The Ripper's Wife(64)





Jack the Ripper





That “tomorrow” would really confound them and make them wonder if I had really stopped in the midst of my bloody labors to write and mail the postcard or if instead it was the act of a prankster. Once again I addressed myself to the gentlemen of the press, at the Central News Agency; I knew they wouldn’t disappoint me.

I changed my clothes and went out to pop my postcard in the post, enjoying my walk and the cries of the newsboys, shrilling out the latest horrors to befall the harlots of Whitechapel. I watched the women cluster together, cowering close to one another and their menfolk for comfort. I savored the terror in their eyes. Which one of you, I wondered, which one of you will be the next for Jack?

I bought every edition, every paper I could find. I stopped at a bakery for an assortment of pastries, drizzled with icing, caramel, and rich chocolate sauce and filled with spicy cinnamon, jam, or sweet cream. I am always good to my whores. I knew these sweets would please Mary Jane, as would the present in my pocket and inside the gay striped satin hatbox I was carrying.

She knelt naked upon the bed as I placed the emerald taffeta bonnet on her sleep-tousled ginger-gold head and tied the ribbons in a big beautiful bow beneath her pretty chin.
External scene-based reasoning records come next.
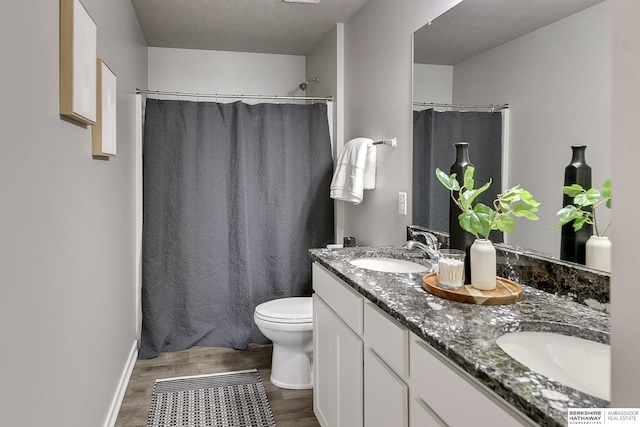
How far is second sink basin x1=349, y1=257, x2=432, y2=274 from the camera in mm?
2074

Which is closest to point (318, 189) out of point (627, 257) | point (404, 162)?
point (404, 162)

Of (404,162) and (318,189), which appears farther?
(318,189)

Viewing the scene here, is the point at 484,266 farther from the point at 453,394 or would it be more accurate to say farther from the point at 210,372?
the point at 210,372

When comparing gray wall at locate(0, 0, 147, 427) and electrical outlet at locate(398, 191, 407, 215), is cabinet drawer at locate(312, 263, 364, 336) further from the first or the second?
gray wall at locate(0, 0, 147, 427)

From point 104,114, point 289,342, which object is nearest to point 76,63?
point 104,114

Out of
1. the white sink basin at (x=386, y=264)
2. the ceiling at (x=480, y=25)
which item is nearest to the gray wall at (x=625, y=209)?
the ceiling at (x=480, y=25)

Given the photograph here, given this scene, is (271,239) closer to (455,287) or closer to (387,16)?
(387,16)

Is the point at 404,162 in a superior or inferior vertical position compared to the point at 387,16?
inferior

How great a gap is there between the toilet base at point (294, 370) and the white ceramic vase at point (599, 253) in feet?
5.90

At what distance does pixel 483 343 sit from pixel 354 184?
1.82 m

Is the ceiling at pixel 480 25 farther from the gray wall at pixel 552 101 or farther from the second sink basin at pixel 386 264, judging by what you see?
the second sink basin at pixel 386 264

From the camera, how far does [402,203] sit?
2537 millimetres

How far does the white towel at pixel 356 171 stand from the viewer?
275cm

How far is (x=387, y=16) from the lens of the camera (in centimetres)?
262
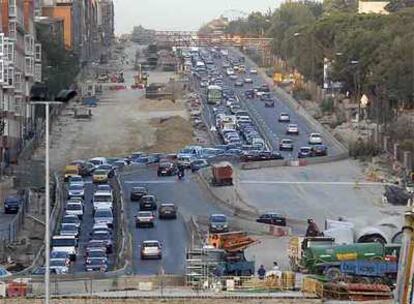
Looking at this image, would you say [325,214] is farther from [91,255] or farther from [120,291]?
[120,291]

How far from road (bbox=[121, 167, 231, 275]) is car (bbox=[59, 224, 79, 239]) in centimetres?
122

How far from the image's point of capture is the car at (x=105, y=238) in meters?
28.2

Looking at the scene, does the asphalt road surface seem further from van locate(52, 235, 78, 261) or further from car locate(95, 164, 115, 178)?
van locate(52, 235, 78, 261)

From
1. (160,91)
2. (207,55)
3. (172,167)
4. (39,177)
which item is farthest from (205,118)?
(207,55)

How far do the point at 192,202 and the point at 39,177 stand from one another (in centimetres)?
A: 698

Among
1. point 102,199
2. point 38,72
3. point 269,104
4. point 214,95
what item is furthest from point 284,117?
point 102,199

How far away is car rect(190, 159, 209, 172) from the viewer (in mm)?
43500

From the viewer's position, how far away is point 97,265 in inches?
1022

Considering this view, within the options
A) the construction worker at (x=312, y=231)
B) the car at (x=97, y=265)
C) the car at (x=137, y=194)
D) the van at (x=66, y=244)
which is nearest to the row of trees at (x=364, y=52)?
the car at (x=137, y=194)

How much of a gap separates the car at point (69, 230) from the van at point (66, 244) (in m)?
0.87

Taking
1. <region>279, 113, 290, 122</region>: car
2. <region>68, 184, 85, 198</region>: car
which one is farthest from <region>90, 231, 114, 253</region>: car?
<region>279, 113, 290, 122</region>: car

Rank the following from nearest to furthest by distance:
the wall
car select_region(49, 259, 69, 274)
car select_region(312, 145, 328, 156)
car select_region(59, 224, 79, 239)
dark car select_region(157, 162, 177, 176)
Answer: car select_region(49, 259, 69, 274)
car select_region(59, 224, 79, 239)
dark car select_region(157, 162, 177, 176)
car select_region(312, 145, 328, 156)
the wall

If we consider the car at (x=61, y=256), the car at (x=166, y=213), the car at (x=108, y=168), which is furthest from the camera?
the car at (x=108, y=168)

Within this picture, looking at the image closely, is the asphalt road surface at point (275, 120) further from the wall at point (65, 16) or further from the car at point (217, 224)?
the car at point (217, 224)
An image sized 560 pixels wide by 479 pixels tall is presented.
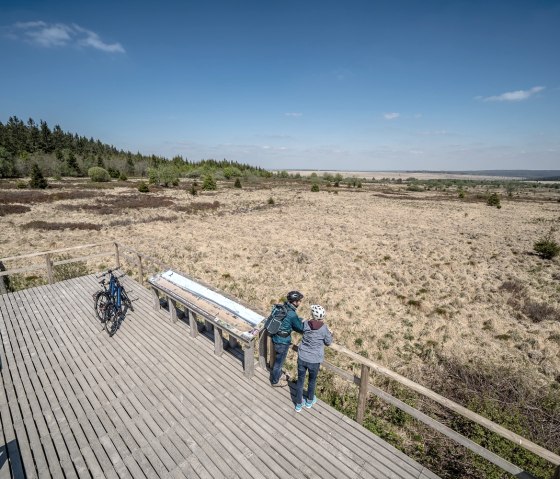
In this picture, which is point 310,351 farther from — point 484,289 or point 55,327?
point 484,289

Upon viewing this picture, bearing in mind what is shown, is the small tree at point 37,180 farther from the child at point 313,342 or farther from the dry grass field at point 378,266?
the child at point 313,342

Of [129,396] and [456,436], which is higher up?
[456,436]

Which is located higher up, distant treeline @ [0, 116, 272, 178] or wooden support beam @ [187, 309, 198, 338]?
distant treeline @ [0, 116, 272, 178]

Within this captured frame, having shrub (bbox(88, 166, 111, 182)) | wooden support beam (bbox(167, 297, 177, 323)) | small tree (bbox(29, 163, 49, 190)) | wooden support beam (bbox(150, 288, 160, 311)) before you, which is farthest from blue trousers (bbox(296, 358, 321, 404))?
shrub (bbox(88, 166, 111, 182))

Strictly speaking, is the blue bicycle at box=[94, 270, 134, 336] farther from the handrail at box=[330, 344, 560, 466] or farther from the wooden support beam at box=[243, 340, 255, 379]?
the handrail at box=[330, 344, 560, 466]

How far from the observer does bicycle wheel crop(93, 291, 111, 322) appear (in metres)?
7.60

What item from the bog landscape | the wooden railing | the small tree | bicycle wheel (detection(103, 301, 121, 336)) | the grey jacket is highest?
the small tree

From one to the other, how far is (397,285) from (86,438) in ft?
40.5

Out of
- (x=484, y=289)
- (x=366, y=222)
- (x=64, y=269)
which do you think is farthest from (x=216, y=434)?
(x=366, y=222)

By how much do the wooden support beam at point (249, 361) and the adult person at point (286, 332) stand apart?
465 mm

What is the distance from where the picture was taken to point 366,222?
28594mm

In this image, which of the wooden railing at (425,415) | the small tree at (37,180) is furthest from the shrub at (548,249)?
the small tree at (37,180)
I watched her ravenously tear into the buns, tearing into them like I tore into whores. And guzzle from the bottle of rum I’d brought her, knowing this was her favorite breakfast. White cream, tawny caramel, red jam, and dark chocolate staining her face, she sat there, shamelessly naked, legs wantonly sprawled; ravenously licking her sticky fingers when all the sweets were gone. She was an adorable greedy glutton begging for more and I would give it to her.

I watched as she leisurely rolled the green silk stockings—“as green as the Emerald Isles and as beautiful as your eyes,” I said gallantly—up her fine, shapely legs. She remarked that it had been such a “terrible long time” since she had felt silk against her skin and lifted a leg and twisted one green-clad ankle this way and that to admire it. “I’ve hooked many a man by showin’ me ankles on a rainy day!” she said as I smiled over the newspapers and read to her all about Jack the Ripper’s double event.

I watched her shudder and cross herself and reach for the rosary lying on the table beside her bed and begin idly fingering the beads instead of herself.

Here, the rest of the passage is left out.